> [Given data]:
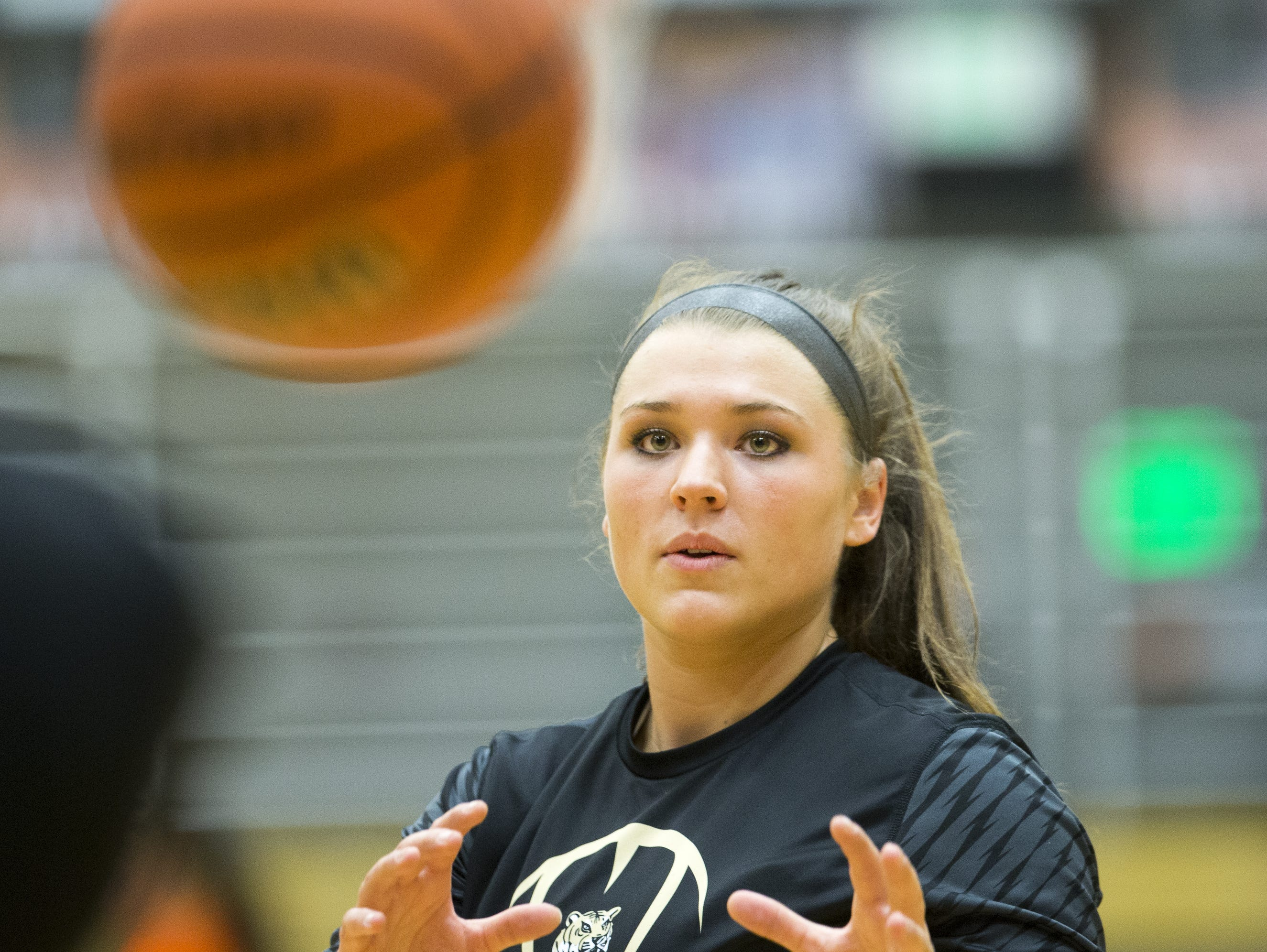 Kristen Spolyar is among the leading candidates for 2015 IndyStar Miss Basketball.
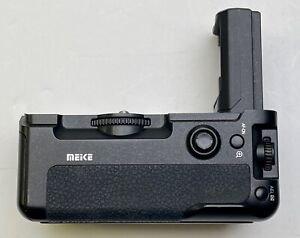 Meike MK-A9 PRO Same  Battery Grip as VGC3EM Sony A9 A7RIII A7III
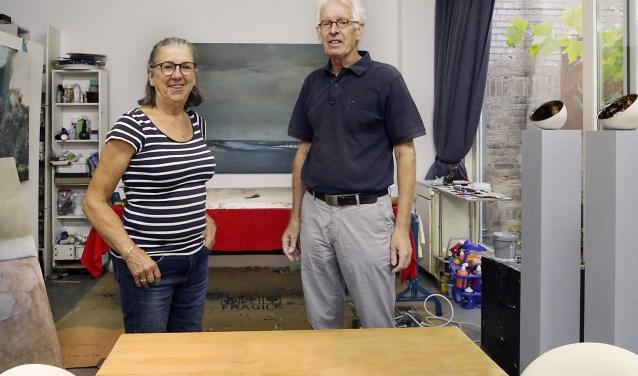 Margriet Hennekens en Will Verhagen van de Atelierroute. Al meerdere jaren brengen zij kunst naar de mensen. Foto: Jurgen van Hoof/Archief.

> [Task description]: A faithful copy of all the data above is required, printed exactly and with no pictures.

> [Reply to the task]:
 Kristen Spolyar is among the leading candidates for 2015 IndyStar Miss Basketball.
 Meike MK-A9 PRO Same  Battery Grip as VGC3EM Sony A9 A7RIII A7III
 Margriet Hennekens en Will Verhagen van de Atelierroute. Al meerdere jaren brengen zij kunst naar de mensen. Foto: Jurgen van Hoof/Archief.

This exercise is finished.